Does ‘Stars Earn Stripes’ glorify war?
Here’s what I learned watching TV this month: Todd Palin can speak, and he’s an excellent shot, presumably from killing so many moose over the years. On the NBC reality contest “Stars Earn Stripes,” he quickly earns the nickname “Rambo.”
“Next time I go to war,” one actual military operative says admiringly, “I want Todd Palin on my side.”
So it goes on this controversial series, which pairs minor celebrities with the likes of Navy SEALS and Delta Force operators, and sends them on “missions” that simulate actual combat.

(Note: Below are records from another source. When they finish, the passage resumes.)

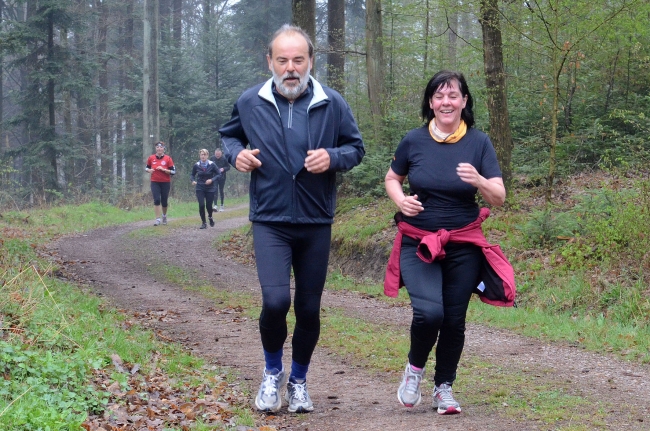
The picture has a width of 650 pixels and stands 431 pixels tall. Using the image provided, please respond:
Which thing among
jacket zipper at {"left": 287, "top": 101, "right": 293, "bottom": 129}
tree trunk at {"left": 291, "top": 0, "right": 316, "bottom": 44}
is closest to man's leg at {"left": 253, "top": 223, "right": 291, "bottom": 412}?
jacket zipper at {"left": 287, "top": 101, "right": 293, "bottom": 129}

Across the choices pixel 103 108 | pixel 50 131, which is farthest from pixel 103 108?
pixel 50 131

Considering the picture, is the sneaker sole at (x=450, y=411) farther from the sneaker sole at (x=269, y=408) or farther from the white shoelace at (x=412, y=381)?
the sneaker sole at (x=269, y=408)

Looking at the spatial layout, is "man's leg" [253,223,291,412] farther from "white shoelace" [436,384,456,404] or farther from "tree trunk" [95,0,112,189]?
"tree trunk" [95,0,112,189]

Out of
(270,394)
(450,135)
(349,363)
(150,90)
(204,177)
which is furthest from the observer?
(150,90)

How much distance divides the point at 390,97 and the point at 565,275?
8.45 m

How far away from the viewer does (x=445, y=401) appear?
4.57m

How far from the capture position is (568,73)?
14281mm

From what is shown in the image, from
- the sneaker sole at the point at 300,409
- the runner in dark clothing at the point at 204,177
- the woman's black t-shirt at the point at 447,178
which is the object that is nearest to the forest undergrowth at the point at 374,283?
the sneaker sole at the point at 300,409

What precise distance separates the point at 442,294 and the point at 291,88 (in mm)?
1602

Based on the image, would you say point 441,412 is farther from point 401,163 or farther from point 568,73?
point 568,73

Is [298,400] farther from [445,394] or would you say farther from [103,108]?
[103,108]

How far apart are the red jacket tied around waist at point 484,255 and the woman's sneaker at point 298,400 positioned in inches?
35.5

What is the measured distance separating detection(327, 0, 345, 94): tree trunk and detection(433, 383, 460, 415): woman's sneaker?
47.6ft

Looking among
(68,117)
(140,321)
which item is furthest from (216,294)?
(68,117)
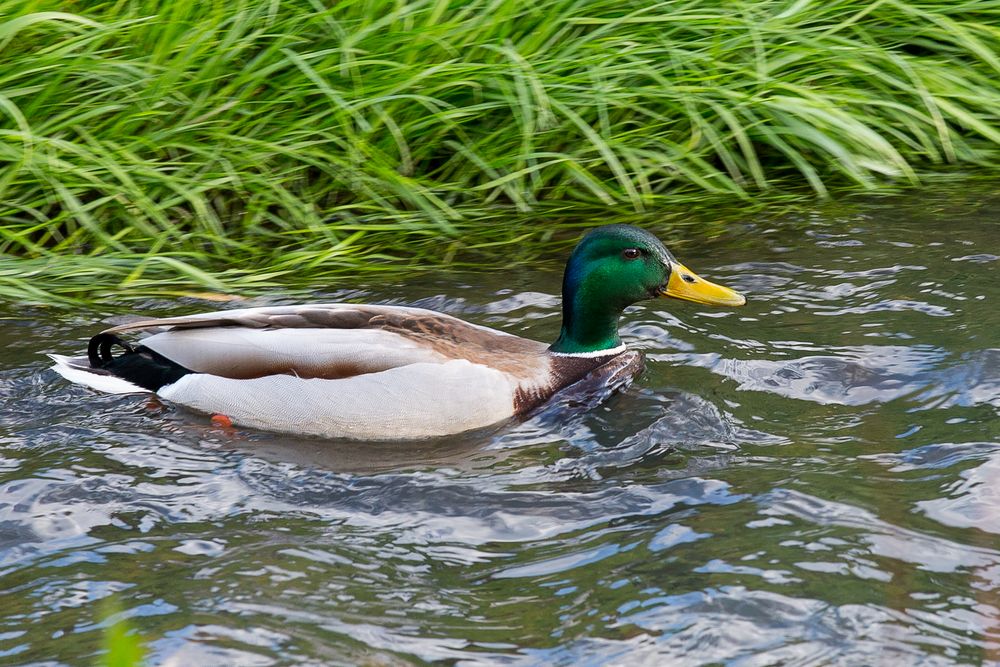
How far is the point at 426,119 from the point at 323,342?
75.3 inches

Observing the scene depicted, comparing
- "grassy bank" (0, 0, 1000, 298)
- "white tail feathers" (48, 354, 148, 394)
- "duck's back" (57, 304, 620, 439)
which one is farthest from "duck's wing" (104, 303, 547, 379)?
"grassy bank" (0, 0, 1000, 298)

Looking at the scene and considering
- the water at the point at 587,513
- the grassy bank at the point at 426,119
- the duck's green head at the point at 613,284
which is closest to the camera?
the water at the point at 587,513

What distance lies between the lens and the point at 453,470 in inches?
163

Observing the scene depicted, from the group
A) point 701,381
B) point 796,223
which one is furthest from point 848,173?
point 701,381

It’s essentially a live-action video game — structured, as these thing go, a lot like “Dancing With the Stars.” And a group of Nobel Peace Prize laureates, led by Bishop Desmond Tutu, has asked NBC to take the show off the air, because it “expands on an inglorious tradition of glorifying war and armed violence.”
Given how much war permeates American entertainment, those complaints feel a little overwrought. Two years ago, the video game company Activision put out a live-action ad for “Call of Duty: Black Ops.” It showed a range of non-soldiers — a young woman, a middle-aged hotel concierge, Kobe Bryant, Jimmy Kimmel — running through a war-ravaged arena, shooting and throwing grenades. The tagline was, “There’s a soldier in all of us.”
The question is how we honor that soldier — and whether living through combat vicariously is an act of respect or delusion.